But also was the chilling, awful reality of what he endured before his final season as a savvy playmaking guard with Heat.
There is the uncertainty of the next step, mentioned as a leading candidate in the Orlando Magic coaching search.
But also the comfort of getting to spend this postseason as an embraced assistant to Pacers coach Frank Vogel after unceremoniously being purged from the Los Angeles Lakers’ coaching staff following Phil Jackson’s departure last spring.
What there isn’t is any bitterness, despite being bypassed as Jackson’s potential successor, despite winning three championships with the Lakers as a player and two more as a Jackson assistant.
“Once I moved on, I moved on and I didn’t look back,” he says during a break in this series, which his Pacers now trail 3-2. “I had been to the playoffs plenty of times before, before the Lakers, so I understand it’s part of the business, the way things are.”

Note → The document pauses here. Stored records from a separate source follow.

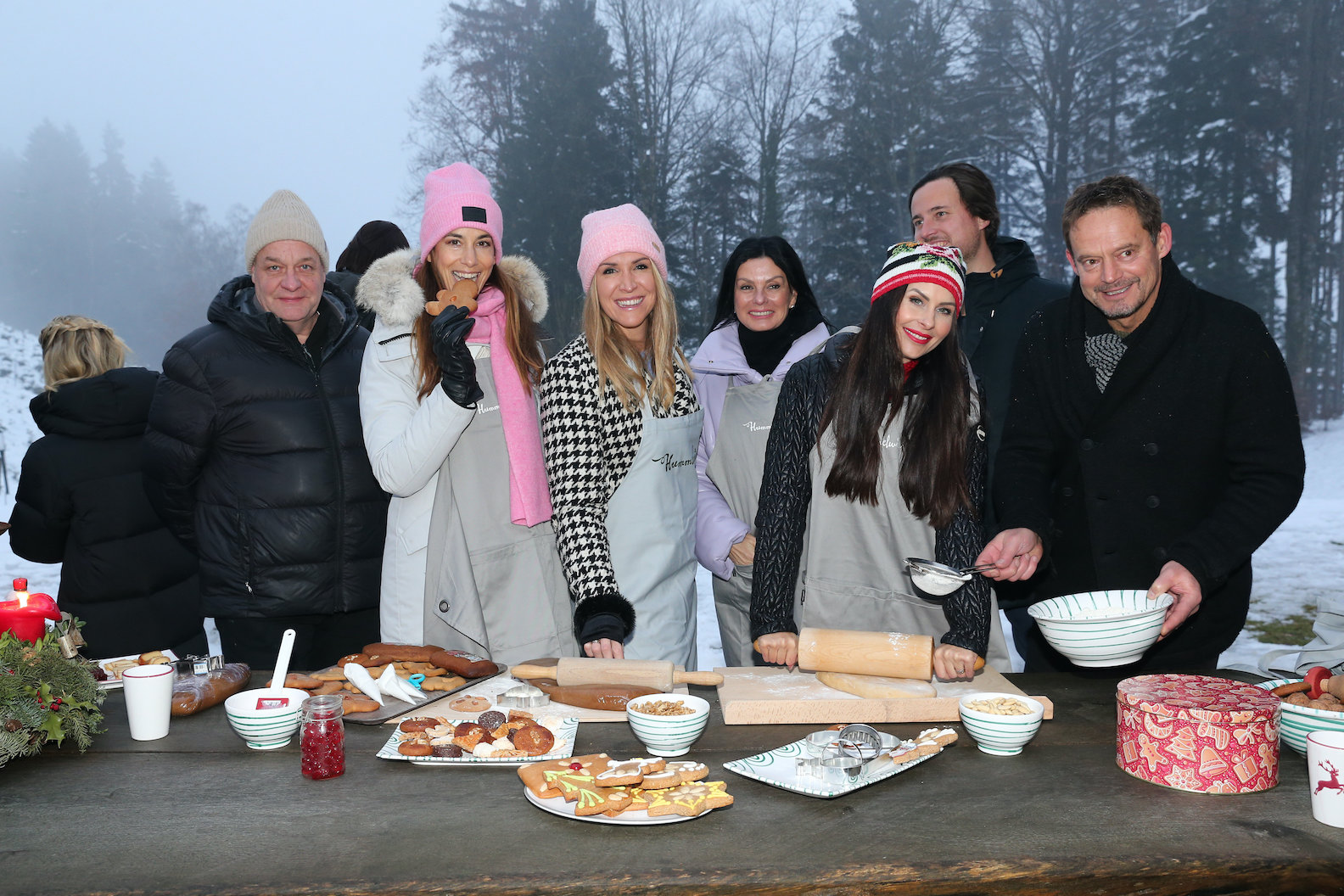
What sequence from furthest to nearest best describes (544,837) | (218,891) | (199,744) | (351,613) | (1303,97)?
(1303,97)
(351,613)
(199,744)
(544,837)
(218,891)

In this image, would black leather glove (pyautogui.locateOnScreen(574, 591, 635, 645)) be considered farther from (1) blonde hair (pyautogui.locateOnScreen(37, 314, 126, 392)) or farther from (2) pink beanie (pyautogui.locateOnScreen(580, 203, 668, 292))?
(1) blonde hair (pyautogui.locateOnScreen(37, 314, 126, 392))

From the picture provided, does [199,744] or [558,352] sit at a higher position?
[558,352]

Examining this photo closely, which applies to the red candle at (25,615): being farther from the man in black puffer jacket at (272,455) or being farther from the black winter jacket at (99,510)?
the black winter jacket at (99,510)

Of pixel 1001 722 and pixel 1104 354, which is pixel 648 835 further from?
pixel 1104 354

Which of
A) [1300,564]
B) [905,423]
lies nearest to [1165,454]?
[905,423]

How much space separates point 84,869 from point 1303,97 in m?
21.8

After interviewing for the Warriors’ vacancy that instead went to Mark Jackson last summer, he signed on as associate head coach to Vogel. Most consider it a pit stop for the affable 46-year-old.
In addition to Orlando, he has been linked to the coaching vacancy with the Charlotte Bobcats, and could draw interest from the Portland Trail Blazers or Washington Wizards.
“That will all take care of itself in due time,” he said. “It’s flattering when your name comes up, but I know firsthand that doesn’t mean anything.
“Last year everybody expected or assumed I would be stepping in for Phil Jackson in Los Angeles, which obviously didn’t happen. So I don’t get caught up in that.”
For now, there still is time to reminisce about three of the most enjoyable seasons of his career, when he helped push a rag-tag former expansion group of Rony Seikaly, Grant Long and Alan Ogg to the playoffs for the first time, scoring the first postseason basket in Heat history, a layup off a Long steal against Michael Jordan’s Chicago Bulls on April 24, 1992.
“Obviously I started out in Boston, but I had some very fun times with the Heat,” he says, having been acquired in a trade with the Celtics for Sherman Douglas. “I still see [Heat assistant coach] Keith Askins and all the people that were there when I was there. So I reminisce about being young and being carefree.”
At least that’s how his Heat career started.
And then, on June 26, 1993, it turned awful, horrific.
In the Nevada desert just outside of Las Vegas. In a single-car crash that claimed the lives of his father, mother, sister. The news delivered in a devastating phone call.